The request: Display every line of the items below that contains the word "woman". Case matters.

Items stored from a collection

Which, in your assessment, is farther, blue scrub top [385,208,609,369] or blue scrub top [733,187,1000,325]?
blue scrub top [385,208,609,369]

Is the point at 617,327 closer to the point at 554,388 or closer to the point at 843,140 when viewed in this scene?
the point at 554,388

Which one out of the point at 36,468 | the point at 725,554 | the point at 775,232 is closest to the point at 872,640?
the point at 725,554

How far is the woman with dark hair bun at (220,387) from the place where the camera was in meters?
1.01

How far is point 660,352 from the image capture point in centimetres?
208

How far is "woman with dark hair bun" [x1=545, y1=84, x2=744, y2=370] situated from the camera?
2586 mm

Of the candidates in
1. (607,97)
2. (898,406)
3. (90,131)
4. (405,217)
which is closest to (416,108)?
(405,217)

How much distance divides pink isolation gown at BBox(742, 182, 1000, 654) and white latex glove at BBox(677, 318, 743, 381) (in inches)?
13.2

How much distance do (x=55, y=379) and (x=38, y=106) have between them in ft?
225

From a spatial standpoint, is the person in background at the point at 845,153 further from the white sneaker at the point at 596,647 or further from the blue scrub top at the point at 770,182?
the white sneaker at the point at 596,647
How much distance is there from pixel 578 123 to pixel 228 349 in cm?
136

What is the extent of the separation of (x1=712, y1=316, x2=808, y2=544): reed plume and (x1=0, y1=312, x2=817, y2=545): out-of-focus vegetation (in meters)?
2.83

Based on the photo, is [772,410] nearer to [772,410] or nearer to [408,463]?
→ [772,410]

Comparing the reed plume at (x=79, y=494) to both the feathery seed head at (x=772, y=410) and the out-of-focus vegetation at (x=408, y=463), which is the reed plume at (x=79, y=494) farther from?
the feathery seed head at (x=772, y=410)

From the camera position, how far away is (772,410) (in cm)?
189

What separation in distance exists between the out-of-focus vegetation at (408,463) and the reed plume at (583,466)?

---

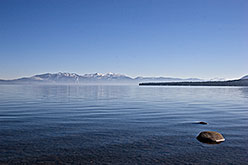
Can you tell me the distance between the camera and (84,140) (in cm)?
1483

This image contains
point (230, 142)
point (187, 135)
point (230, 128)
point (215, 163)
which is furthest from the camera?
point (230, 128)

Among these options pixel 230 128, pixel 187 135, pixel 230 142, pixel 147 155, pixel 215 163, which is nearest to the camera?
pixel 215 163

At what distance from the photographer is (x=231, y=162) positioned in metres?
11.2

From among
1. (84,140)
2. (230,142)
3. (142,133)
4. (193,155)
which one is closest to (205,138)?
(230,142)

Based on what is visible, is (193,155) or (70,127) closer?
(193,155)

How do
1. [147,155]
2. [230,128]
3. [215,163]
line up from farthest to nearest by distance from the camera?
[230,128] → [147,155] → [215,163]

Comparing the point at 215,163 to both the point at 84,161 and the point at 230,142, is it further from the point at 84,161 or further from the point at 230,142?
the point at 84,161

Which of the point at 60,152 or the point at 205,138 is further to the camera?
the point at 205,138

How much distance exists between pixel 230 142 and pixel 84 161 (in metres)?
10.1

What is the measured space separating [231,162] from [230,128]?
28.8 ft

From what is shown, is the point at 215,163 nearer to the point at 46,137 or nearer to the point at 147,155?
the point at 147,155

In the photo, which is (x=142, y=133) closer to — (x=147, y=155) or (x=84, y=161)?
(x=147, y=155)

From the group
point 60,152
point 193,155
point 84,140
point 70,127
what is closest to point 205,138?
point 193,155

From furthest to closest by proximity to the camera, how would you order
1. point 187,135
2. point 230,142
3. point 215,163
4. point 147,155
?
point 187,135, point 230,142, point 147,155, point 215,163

In response:
How far is the woman with dark hair bun at (220,387) from the place where the camera was in meters?
How far is "woman with dark hair bun" [x1=545, y1=84, x2=744, y2=370] situated from the camera?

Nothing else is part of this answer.